Short problem 1: Reproduce word for word the passage of the Switchback XT manual thread between "## uscg4good (Jan" and "setting...still readable, though.", inclusive.

Extract provided:
# Switchback XT Owner's Manual



## red44 (Apr 11, 2005)

In here? http://mathewsinc.com/index.asp?pag...oFileCategoryID=1964&cboFileCategoryIDMain=-1


----------



## uscg4good (Jan 27, 2007)

Excellent! Thanks.


----------



## joaxe (Sep 7, 2006)

Archery Peeps,

Yeah...it'd be nice if Mathews re-scanned the manual and created another PDF file. It's fuzzy regardless of the "size" setting...still readable, though.

I'm going to ask them to re-scan it.

Joe


----------



## Welpracing (Mar 5, 2015)

Sorry to bring up a really old post but i am looking for a manual for the Switchback XT i just got. the link above doesn't work for me and i can't seem to find it on Mathews website like they say in google searches. can anyone point me in the direction to print off a manual for the Mathews Switchback XT?


----------



## Welpracing (Mar 5, 2015)

anyone know where I can find manuals for mathews bows?


----------



## edthearcher (Nov 2, 2002)

Input rows:
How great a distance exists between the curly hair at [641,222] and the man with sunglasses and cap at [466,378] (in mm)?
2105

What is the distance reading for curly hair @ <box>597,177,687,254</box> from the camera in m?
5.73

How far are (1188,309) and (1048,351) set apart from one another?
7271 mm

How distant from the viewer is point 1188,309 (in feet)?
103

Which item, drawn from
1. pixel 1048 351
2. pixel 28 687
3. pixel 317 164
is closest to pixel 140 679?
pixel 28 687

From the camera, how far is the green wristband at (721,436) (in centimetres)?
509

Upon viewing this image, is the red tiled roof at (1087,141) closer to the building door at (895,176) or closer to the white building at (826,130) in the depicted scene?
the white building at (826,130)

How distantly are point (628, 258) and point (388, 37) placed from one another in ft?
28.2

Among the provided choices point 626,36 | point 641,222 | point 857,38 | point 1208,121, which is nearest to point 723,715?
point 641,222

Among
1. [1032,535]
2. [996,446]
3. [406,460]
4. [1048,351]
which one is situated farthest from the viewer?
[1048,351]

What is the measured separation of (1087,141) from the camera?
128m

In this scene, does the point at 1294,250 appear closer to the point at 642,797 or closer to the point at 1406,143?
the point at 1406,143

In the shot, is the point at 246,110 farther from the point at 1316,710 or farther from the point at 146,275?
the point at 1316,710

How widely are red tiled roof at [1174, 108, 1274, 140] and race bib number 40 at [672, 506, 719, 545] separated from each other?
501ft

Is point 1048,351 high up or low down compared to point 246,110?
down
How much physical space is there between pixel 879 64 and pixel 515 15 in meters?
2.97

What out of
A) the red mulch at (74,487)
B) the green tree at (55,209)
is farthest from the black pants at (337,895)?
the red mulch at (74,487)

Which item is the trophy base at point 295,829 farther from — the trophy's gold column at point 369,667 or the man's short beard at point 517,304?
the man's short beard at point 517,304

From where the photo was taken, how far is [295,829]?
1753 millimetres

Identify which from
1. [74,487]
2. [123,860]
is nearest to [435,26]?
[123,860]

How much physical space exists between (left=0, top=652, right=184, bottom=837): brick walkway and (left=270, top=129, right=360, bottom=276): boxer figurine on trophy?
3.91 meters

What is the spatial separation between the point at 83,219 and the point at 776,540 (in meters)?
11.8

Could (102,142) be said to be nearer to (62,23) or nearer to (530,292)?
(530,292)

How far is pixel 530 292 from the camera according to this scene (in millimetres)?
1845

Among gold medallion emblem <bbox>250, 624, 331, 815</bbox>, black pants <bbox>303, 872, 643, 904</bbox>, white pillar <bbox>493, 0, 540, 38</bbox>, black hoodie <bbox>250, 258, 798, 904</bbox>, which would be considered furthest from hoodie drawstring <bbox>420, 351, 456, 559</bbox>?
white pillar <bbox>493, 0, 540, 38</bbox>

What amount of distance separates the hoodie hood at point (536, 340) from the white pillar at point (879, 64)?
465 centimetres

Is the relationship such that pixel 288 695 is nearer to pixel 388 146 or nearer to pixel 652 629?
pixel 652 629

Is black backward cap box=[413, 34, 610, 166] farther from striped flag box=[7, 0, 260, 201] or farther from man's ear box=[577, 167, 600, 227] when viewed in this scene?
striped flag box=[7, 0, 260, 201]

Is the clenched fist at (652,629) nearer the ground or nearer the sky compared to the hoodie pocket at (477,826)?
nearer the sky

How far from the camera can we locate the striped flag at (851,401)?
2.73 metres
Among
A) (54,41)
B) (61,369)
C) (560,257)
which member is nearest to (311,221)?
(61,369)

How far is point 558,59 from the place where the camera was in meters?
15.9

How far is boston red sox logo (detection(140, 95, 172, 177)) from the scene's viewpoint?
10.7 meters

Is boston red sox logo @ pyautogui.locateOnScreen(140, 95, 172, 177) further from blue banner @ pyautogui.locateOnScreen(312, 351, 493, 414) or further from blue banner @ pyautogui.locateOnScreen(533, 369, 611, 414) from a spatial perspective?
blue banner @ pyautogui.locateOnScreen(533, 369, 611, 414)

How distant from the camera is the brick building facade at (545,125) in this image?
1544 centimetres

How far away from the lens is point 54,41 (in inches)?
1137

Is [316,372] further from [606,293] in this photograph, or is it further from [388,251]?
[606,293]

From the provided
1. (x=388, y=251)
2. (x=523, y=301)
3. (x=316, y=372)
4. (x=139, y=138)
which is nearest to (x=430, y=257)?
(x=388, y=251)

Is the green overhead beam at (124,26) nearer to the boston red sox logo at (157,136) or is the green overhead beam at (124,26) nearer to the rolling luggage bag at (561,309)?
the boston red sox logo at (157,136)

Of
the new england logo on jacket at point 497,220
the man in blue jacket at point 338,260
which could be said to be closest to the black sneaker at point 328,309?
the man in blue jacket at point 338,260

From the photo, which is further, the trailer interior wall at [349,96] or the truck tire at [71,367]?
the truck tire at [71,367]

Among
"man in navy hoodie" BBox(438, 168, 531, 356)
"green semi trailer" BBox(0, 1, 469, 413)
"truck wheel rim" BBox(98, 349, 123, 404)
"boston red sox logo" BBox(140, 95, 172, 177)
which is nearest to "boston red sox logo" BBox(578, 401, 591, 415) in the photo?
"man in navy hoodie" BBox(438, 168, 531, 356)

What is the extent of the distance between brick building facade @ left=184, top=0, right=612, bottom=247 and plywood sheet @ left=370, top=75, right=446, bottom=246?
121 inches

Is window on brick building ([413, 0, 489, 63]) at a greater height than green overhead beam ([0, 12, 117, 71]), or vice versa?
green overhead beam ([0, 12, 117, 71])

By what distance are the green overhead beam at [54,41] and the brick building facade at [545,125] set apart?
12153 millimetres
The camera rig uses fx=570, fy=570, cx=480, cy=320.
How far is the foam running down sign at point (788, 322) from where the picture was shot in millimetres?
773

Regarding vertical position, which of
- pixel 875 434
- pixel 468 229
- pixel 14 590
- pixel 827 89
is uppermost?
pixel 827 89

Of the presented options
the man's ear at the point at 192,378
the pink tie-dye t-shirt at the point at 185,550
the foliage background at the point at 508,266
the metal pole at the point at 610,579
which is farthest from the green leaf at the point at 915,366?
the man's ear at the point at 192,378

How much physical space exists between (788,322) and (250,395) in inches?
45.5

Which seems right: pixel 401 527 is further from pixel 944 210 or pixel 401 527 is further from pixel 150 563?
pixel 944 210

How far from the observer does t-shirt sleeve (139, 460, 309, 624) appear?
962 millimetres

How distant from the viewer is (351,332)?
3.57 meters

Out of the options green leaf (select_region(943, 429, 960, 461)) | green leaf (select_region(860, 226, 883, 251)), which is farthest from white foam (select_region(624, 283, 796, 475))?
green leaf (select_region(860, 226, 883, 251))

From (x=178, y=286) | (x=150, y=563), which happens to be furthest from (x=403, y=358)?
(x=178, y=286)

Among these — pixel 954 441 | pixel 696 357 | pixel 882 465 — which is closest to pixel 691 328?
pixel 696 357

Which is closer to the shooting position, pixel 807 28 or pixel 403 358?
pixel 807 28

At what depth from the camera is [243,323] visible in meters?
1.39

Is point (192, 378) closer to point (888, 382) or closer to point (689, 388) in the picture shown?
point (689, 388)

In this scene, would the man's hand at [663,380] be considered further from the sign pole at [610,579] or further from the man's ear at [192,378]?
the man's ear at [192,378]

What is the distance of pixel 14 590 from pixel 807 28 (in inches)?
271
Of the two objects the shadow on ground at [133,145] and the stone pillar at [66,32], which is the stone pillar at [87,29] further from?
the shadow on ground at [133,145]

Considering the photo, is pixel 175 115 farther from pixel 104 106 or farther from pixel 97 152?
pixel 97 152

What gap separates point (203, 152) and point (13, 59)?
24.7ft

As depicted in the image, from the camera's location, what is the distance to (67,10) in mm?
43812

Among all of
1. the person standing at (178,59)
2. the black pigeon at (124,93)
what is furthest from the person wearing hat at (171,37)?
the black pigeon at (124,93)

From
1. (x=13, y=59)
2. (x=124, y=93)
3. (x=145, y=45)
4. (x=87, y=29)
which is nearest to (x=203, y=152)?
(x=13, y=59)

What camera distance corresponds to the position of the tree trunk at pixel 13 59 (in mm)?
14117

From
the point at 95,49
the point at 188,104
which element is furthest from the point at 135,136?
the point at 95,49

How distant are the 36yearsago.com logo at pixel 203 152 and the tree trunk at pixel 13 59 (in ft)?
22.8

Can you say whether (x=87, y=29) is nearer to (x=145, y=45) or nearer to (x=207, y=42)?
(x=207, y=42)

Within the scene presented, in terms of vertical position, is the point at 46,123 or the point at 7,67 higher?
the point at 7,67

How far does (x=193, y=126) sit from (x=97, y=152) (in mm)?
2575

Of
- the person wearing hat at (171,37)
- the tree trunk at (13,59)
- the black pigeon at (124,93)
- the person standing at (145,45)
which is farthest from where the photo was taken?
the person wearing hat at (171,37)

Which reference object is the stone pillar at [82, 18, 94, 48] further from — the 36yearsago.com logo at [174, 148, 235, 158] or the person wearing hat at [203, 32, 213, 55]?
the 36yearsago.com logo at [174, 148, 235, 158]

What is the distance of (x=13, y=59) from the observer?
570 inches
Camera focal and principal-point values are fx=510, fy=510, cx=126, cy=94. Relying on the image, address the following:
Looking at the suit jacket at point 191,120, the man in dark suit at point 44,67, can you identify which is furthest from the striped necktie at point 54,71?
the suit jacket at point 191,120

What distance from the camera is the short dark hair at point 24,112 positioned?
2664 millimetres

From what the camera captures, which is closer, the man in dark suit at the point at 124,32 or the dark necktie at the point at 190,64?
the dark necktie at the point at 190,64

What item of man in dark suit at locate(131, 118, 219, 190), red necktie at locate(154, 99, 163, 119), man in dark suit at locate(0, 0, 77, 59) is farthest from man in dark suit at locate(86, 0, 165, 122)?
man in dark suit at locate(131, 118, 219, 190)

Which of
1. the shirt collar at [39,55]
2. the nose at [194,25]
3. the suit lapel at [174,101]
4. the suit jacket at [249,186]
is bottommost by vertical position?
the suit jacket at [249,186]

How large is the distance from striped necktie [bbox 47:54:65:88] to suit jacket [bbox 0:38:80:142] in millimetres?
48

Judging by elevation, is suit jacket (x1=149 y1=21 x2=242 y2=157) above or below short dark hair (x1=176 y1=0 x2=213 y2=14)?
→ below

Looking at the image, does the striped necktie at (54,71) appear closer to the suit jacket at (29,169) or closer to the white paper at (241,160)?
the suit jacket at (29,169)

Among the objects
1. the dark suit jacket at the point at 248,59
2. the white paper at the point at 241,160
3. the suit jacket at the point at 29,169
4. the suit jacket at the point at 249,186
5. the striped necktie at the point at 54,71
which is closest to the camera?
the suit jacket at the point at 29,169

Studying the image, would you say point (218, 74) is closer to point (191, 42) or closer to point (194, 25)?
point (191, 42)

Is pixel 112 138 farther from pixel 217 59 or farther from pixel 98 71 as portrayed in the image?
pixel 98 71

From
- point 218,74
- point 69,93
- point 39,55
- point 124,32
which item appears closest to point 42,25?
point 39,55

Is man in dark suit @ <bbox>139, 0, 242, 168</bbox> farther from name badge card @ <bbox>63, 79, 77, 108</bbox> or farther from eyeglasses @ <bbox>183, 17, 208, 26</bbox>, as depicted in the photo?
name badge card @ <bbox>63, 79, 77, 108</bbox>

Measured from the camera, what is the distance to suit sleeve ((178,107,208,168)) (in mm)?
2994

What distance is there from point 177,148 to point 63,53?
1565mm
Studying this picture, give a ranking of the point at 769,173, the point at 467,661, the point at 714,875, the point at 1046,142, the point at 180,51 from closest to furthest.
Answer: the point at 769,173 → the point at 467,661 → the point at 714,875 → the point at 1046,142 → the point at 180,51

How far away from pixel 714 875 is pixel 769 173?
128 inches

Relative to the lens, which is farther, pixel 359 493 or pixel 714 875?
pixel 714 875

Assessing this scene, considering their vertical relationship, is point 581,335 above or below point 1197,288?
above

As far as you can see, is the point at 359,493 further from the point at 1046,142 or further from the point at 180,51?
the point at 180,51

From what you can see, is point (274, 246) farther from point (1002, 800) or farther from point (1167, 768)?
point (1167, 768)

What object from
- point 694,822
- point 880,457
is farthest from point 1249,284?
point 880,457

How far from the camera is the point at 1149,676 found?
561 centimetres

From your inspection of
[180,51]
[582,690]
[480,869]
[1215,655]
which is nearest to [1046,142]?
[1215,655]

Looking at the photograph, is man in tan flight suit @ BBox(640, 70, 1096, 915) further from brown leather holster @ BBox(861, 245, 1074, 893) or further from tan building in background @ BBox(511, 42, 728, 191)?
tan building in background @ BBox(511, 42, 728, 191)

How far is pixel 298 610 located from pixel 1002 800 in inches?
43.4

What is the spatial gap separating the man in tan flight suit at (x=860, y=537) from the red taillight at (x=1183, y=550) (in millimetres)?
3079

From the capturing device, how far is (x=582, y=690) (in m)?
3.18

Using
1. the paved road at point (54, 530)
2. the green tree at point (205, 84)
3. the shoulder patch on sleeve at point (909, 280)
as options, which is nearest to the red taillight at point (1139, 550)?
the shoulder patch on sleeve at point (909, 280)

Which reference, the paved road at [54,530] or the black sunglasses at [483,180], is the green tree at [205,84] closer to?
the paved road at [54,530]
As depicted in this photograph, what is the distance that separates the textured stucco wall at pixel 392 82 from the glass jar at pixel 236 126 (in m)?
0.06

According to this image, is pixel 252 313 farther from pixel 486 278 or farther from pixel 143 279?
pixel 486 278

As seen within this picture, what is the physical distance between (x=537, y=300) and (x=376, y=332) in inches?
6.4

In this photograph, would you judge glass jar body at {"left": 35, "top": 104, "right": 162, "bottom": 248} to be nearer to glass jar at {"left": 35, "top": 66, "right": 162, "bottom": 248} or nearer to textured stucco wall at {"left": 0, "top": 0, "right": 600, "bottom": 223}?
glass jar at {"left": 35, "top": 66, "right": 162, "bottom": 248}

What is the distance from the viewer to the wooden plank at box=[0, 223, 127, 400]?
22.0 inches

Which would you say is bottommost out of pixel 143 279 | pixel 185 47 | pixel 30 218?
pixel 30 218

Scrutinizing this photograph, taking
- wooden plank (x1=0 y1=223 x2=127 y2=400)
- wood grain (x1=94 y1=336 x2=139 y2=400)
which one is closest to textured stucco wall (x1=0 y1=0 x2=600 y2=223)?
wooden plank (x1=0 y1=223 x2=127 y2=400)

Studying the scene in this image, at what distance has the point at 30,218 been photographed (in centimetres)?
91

Short problem 2: List every line of the records that contains the string "bottommost", copying each line in full.

Written response 1:
## uscg4good (Jan 27, 2007)

Excellent! Thanks.


----------



## joaxe (Sep 7, 2006)

Archery Peeps,

Yeah...it'd be nice if Mathews re-scanned the manual and created another PDF file. It's fuzzy regardless of the "size" setting...still readable, though.

Written response 2:
is bottommost by vertical position?
Which would you say is bottommost out of pixel 143 279 | pixel 185 47 | pixel 30 218?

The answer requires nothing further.